What volume of oxygen at STP is produced on heating 42.02gram of potassium trioxochlo rate( v)
To determine the volume of oxygen produced, we can use the ideal gas law. The formula for the ideal gas law is:
PV = nRT
Where:
P = pressure (at STP, P = 1 atm)
V = volume of gas
n = number of moles of gas
R = ideal gas constant (0.0821 L*atm/mol*K)

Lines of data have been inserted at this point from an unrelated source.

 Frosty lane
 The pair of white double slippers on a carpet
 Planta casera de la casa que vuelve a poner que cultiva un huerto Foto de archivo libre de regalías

T = temperature (at STP, T = 273.15 K)
First, we need to calculate the number of moles of potassium trioxochlorate (KClO3). The molar mass of KClO3 is:
K = 39.10 g/mol
Cl = 35.45 g/mol
O = 16.00 g/mol
Molar mass of KClO3 = 39.10 + 35.45 + (3 * 16.00) = 122.55 g/mol
Number of moles of KClO3 = mass of KClO3 / molar mass of KClO3
= 42.02 g / 122.55 g/mol
≈ 0.3432 moles
According to the balanced equation of the reaction, KClO3 decomposes to form 3 moles of O2 gas for every mole of KClO3.

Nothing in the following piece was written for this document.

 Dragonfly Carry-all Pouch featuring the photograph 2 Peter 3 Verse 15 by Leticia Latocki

Therefore, the number of moles of oxygen produced = 3 * number of moles of KClO3
= 3 * 0.3432
= 1.0296 moles
Now, we can use the ideal gas law to calculate the volume of oxygen produced:
PV = nRT
(1 atm) * V = (1.0296 moles) * (0.0821 L*atm/mol*K) * (273.15 K)
V = (1.0296 * 0.0821 * 273.15) / 1
V ≈ 22.4 L
Therefore, approximately 22.4 liters of oxygen is produced at STP when heating 42.02 grams of potassium trioxochlorate.